A novel control method with an automatic tuning of PID controller parameters has been developed for a better regulation of dissolved oxygen concentration in fed-batch fermentations of E. coli. Agitation speed and the oxygen partial pressure in the inlet gas stream were manipulated. In this method, heuristic reasoning allows improved tuning decisions to be made based upon the supervision of certain control performance indices in the same cognitive manner as in expert control, which obviates the need for assumptions about the process or disturbance patterns. The disturbing effect of feed rate changes is compensated for by using a feedforward scheme.
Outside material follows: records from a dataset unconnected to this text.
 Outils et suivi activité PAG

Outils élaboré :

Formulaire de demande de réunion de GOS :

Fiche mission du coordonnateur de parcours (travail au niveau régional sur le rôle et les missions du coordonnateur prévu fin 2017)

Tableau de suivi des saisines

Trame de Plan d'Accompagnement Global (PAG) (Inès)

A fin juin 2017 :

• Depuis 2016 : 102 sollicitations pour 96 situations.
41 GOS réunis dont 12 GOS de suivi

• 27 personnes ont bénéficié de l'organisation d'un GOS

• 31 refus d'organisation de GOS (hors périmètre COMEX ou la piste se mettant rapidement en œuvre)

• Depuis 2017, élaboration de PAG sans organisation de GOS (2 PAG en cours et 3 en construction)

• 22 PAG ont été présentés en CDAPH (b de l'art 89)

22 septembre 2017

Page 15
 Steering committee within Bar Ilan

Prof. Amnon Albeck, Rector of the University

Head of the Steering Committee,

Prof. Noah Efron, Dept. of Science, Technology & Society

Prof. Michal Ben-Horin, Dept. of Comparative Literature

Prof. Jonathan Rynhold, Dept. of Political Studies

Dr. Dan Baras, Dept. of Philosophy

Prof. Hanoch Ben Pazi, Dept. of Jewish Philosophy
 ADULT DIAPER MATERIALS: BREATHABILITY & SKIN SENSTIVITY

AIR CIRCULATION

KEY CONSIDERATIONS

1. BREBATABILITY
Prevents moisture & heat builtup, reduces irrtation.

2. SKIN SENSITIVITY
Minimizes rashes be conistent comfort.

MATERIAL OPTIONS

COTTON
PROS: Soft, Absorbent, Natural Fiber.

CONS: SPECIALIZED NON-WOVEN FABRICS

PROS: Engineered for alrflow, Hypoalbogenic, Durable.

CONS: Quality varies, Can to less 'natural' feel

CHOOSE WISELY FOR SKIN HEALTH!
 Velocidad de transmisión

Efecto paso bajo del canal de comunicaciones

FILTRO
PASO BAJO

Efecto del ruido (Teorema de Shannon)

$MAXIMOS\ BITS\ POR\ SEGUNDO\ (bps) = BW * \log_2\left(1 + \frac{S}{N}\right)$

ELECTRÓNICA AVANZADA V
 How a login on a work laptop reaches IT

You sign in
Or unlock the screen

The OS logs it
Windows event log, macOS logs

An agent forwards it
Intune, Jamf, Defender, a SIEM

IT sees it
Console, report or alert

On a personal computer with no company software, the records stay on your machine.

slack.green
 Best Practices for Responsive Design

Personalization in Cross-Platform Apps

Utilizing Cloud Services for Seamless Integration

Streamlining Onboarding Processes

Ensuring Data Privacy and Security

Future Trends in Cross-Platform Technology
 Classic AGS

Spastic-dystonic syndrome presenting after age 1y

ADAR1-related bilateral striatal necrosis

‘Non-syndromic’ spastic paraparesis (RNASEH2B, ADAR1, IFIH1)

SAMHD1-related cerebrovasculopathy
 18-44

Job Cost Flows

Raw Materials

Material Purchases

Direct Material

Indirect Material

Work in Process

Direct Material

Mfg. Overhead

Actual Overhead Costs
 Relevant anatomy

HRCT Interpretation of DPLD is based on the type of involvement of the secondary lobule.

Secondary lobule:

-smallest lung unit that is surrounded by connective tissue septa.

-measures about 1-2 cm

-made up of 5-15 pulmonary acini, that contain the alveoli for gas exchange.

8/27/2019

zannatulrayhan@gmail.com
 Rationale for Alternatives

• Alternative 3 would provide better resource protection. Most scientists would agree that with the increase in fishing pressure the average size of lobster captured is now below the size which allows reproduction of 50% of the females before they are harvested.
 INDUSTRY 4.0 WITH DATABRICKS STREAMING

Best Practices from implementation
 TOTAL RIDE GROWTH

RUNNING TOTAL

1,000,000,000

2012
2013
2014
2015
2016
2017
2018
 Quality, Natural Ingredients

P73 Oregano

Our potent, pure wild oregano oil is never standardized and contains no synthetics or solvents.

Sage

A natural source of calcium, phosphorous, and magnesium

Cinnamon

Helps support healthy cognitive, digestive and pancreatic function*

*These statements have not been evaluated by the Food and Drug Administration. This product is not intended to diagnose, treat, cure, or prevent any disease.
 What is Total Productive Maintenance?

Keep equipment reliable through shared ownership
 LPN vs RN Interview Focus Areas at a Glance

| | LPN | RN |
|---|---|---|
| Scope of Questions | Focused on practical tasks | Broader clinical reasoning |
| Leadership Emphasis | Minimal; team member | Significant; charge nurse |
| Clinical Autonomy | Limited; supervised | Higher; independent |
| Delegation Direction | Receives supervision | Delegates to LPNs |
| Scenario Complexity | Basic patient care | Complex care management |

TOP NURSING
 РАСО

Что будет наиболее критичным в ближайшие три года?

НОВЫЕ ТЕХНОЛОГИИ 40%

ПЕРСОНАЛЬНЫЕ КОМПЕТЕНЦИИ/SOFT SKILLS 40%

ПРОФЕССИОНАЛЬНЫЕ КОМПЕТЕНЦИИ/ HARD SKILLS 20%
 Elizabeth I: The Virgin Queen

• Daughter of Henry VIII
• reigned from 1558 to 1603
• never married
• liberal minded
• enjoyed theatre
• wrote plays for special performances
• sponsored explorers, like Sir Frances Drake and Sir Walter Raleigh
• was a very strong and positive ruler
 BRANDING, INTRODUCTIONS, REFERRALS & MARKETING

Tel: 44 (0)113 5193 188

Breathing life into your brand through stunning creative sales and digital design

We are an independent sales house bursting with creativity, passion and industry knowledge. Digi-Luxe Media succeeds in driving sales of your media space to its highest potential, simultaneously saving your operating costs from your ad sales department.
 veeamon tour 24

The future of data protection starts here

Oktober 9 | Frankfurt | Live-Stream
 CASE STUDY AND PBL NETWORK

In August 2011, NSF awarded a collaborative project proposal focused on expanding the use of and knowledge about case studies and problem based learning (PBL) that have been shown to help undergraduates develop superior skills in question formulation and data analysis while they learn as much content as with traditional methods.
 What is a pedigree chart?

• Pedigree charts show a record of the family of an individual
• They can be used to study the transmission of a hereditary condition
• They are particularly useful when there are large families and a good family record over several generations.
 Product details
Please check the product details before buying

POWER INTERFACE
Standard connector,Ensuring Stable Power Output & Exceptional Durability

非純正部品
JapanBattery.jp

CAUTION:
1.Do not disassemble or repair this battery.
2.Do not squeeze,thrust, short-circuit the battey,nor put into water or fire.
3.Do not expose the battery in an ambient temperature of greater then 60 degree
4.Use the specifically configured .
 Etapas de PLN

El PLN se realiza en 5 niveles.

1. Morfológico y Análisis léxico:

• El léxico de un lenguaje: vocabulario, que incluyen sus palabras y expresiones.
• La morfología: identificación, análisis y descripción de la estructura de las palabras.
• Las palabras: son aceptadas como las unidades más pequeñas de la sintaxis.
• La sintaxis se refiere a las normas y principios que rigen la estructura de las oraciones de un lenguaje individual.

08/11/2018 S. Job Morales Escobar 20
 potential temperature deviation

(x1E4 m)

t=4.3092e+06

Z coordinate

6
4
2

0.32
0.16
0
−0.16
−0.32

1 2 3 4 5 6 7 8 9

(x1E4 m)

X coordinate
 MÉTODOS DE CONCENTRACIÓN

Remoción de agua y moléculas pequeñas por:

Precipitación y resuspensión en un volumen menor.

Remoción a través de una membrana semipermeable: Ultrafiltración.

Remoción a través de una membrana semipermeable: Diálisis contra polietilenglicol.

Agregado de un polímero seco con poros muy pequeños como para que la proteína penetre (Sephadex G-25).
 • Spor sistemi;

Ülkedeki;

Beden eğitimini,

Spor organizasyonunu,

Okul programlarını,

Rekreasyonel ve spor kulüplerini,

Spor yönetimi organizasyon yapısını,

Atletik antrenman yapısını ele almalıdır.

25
When the oxygen demand of the cells is low, the dissolved oxygen concentration is controlled by manipulating agitation speed. Once the agitation speed reaches its maximum value as the cell concentration increases, the control variable is switched to the oxygen partial pressure in the inlet gas stream. The control input consists of feedback and feedforward parts. The feedback part is determined by using the PID control method and the feedforward part is determined in proportion to the change in the feed rate. The proportional gain is updated on-line by using a set of heuristic rules based on supervision of three performance indices. These indices are the output error covariance, the average value of output error, and the input covariance, which are calculated on-line using a moving window. The integral and derivative time constants are determined from the period of output response, which resembles the procedure of Ziegler-Nichols' method. The specific growth rate is maintained at a low level to avoid acetic acid accumulation and thus to achive a high cell density. The specific growth rate is estimated from the carbon dioxide evolution rate.
In fed-batch fermentations the performance was satisfactory for the entire period of the culture in spite of the changes in the feed rate and the switching of the control input.